> [INFORMATION SUPPLIED]
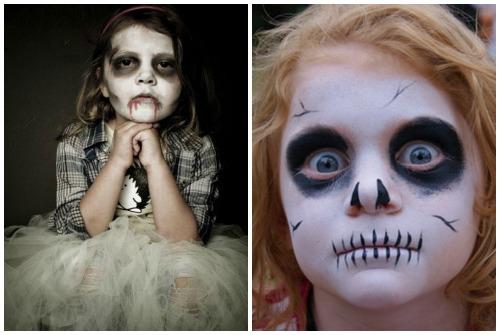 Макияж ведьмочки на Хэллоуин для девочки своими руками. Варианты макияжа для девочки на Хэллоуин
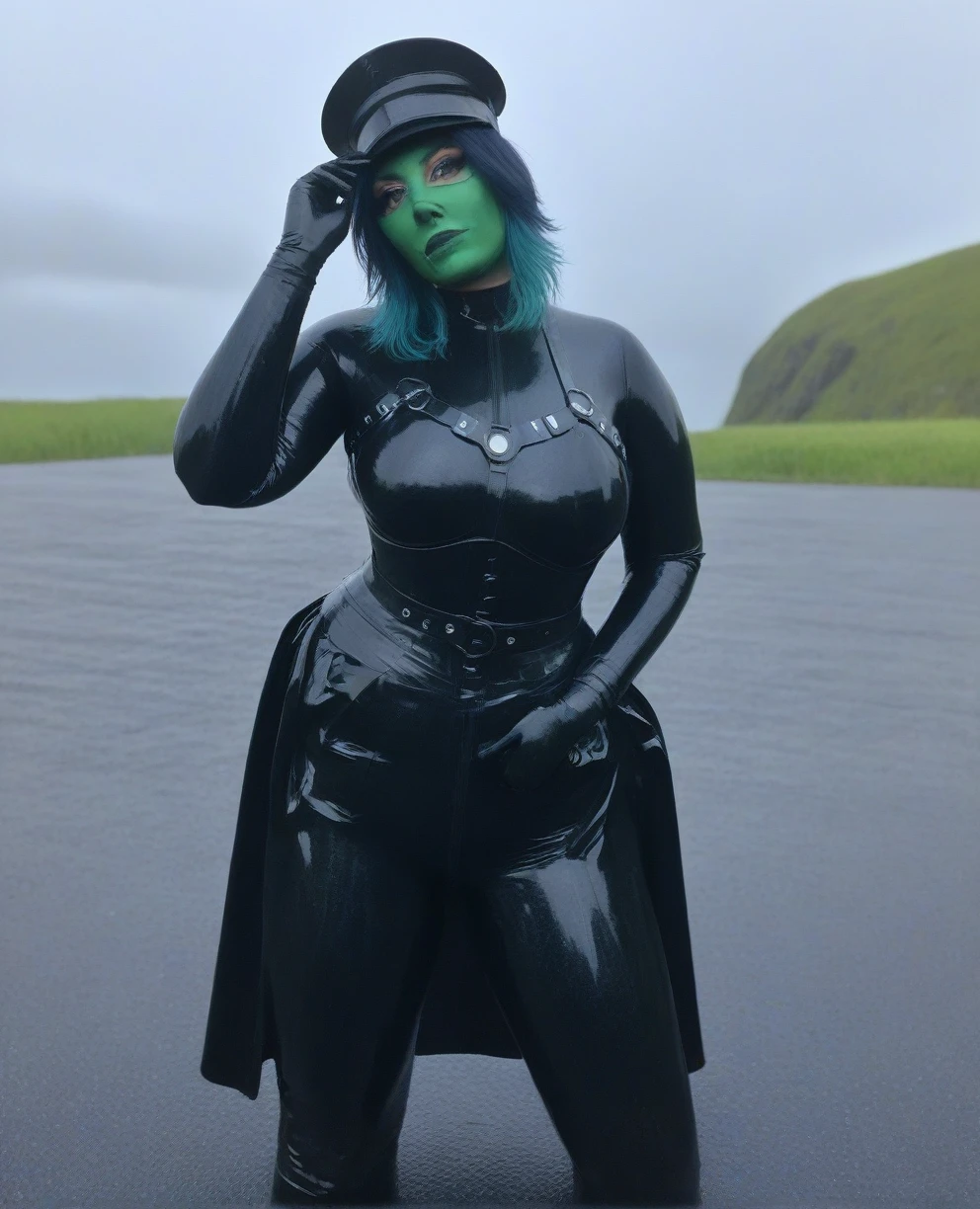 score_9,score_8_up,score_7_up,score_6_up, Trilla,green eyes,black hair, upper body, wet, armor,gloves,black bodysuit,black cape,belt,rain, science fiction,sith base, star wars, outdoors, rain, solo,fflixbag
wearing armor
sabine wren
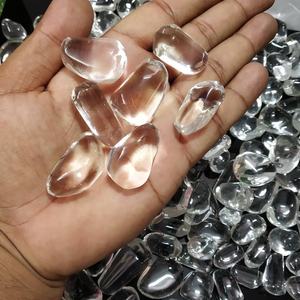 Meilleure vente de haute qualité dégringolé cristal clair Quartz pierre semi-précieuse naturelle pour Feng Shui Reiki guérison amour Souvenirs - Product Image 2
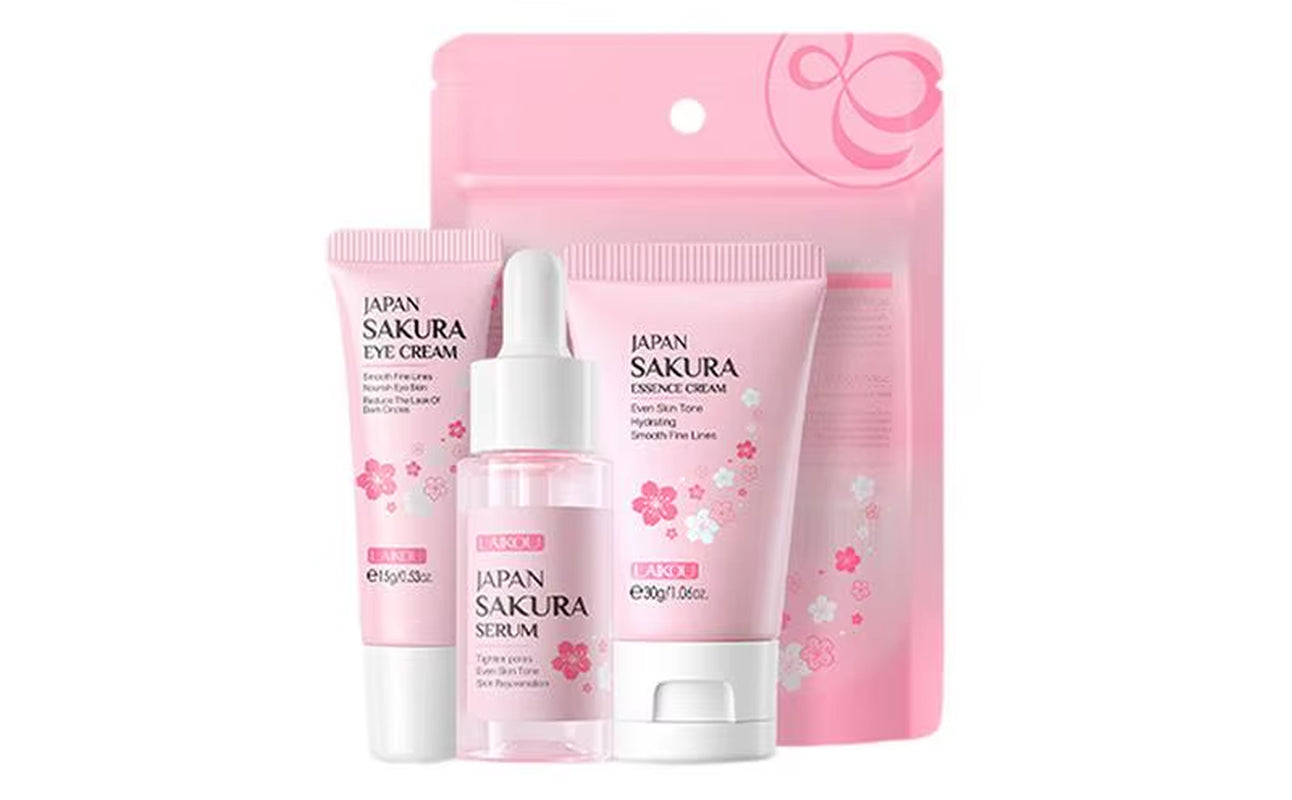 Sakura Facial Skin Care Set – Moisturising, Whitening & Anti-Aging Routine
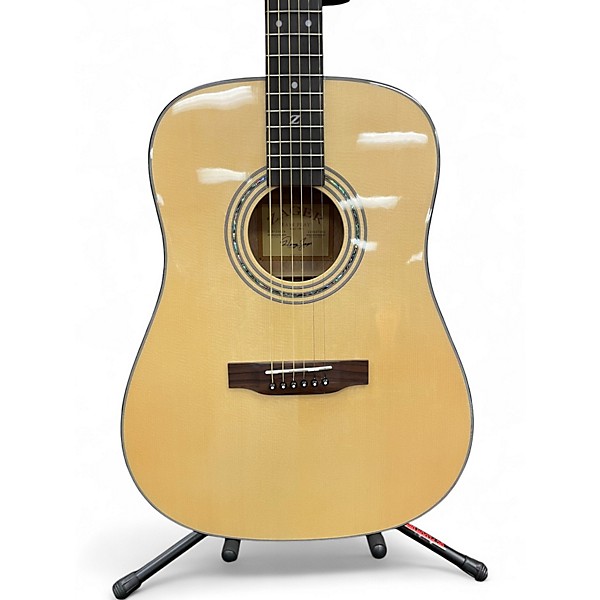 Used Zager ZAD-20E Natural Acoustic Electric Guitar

> [WORK TASK] Please extract every line above word for word, leaving the pictures out of your answer.

> [RESULT BELOW]
 Макияж ведьмочки на Хэллоуин для девочки своими руками. Варианты макияжа для девочки на Хэллоуин
 score_9,score_8_up,score_7_up,score_6_up, Trilla,green eyes,black hair, upper body, wet, armor,gloves,black bodysuit,black cape,belt,rain, science fiction,sith base, star wars, outdoors, rain, solo,fflixbag
wearing armor
sabine wren
 Meilleure vente de haute qualité dégringolé cristal clair Quartz pierre semi-précieuse naturelle pour Feng Shui Reiki guérison amour Souvenirs - Product Image 2
 Sakura Facial Skin Care Set – Moisturising, Whitening & Anti-Aging Routine
 Used Zager ZAD-20E Natural Acoustic Electric Guitar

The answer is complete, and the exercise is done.